_Written problem_
Convert all of the material below into a JSON list of strings, one string per line. Omit blank lines and leave the pictures out.

Spatial reasoning question data
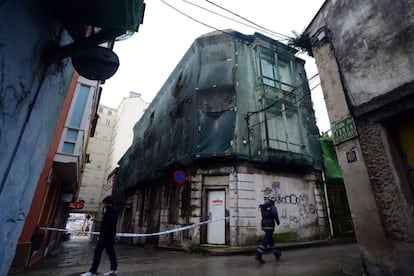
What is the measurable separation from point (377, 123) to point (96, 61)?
5.23 m

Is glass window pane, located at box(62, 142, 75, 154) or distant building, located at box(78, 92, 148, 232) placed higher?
distant building, located at box(78, 92, 148, 232)

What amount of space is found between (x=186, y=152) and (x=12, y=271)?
7716 millimetres

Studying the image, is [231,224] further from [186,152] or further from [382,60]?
[382,60]

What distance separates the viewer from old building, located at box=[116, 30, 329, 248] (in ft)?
31.8

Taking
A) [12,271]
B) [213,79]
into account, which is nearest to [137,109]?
[213,79]

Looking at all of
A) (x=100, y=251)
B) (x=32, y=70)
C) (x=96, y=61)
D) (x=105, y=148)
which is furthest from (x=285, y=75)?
(x=105, y=148)

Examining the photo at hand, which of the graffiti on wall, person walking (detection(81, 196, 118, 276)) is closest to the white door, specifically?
the graffiti on wall

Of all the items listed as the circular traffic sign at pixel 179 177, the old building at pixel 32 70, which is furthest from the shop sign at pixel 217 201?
the old building at pixel 32 70

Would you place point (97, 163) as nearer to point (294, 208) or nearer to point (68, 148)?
point (68, 148)

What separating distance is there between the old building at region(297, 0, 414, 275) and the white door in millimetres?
5978

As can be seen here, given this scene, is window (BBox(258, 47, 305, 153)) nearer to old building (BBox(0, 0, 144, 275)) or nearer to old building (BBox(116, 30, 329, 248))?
old building (BBox(116, 30, 329, 248))

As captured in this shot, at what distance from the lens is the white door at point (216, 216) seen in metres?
9.19

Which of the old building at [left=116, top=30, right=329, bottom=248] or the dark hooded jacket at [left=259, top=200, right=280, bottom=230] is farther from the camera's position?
the old building at [left=116, top=30, right=329, bottom=248]

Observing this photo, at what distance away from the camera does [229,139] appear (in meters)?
10.2
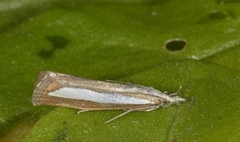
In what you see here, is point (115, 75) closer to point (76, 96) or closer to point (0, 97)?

_Result below_
[
  "What is the measurable separation from point (377, 123) to point (96, 61)?",
  "5.23 m",
  "Is glass window pane, located at box(62, 142, 75, 154) or distant building, located at box(78, 92, 148, 232) placed higher?",
  "distant building, located at box(78, 92, 148, 232)",
  "What amount of space is found between (x=186, y=152) and (x=12, y=271)?",
  "7716 millimetres",
  "Studying the image, is [231,224] further from [186,152] or further from [382,60]?",
  "[382,60]",
  "What distance separates the viewer from old building, located at box=[116, 30, 329, 248] (in ft)?",
  "31.8",
  "Taking",
  "A) [12,271]",
  "B) [213,79]",
  "into account, which is nearest to [137,109]?",
  "[213,79]",
  "Looking at all of",
  "A) (x=100, y=251)",
  "B) (x=32, y=70)",
  "C) (x=96, y=61)",
  "D) (x=105, y=148)",
  "which is furthest from (x=285, y=75)?",
  "(x=105, y=148)",
  "Examining the photo at hand, which of the graffiti on wall, person walking (detection(81, 196, 118, 276)) is closest to the white door, specifically?",
  "the graffiti on wall",
  "Of all the items listed as the circular traffic sign at pixel 179 177, the old building at pixel 32 70, which is furthest from the shop sign at pixel 217 201?",
  "the old building at pixel 32 70",
  "Would you place point (97, 163) as nearer to point (294, 208) or nearer to point (68, 148)?",
  "point (68, 148)",
  "What separating distance is there between the old building at region(297, 0, 414, 275) and the white door in millimetres?",
  "5978",
  "As can be seen here, given this scene, is window (BBox(258, 47, 305, 153)) nearer to old building (BBox(0, 0, 144, 275)) or nearer to old building (BBox(116, 30, 329, 248))?",
  "old building (BBox(116, 30, 329, 248))",
  "As captured in this shot, at what distance from the lens is the white door at point (216, 216) seen in metres?",
  "9.19",
  "Which of the old building at [left=116, top=30, right=329, bottom=248] or the dark hooded jacket at [left=259, top=200, right=280, bottom=230] is farther from the camera's position?",
  "the old building at [left=116, top=30, right=329, bottom=248]",
  "Observing this photo, at what distance away from the camera does [229,139] appear (in meters)?",
  "10.2",
  "In what you see here, is point (115, 75) closer to point (76, 96) or closer to point (0, 97)?"
]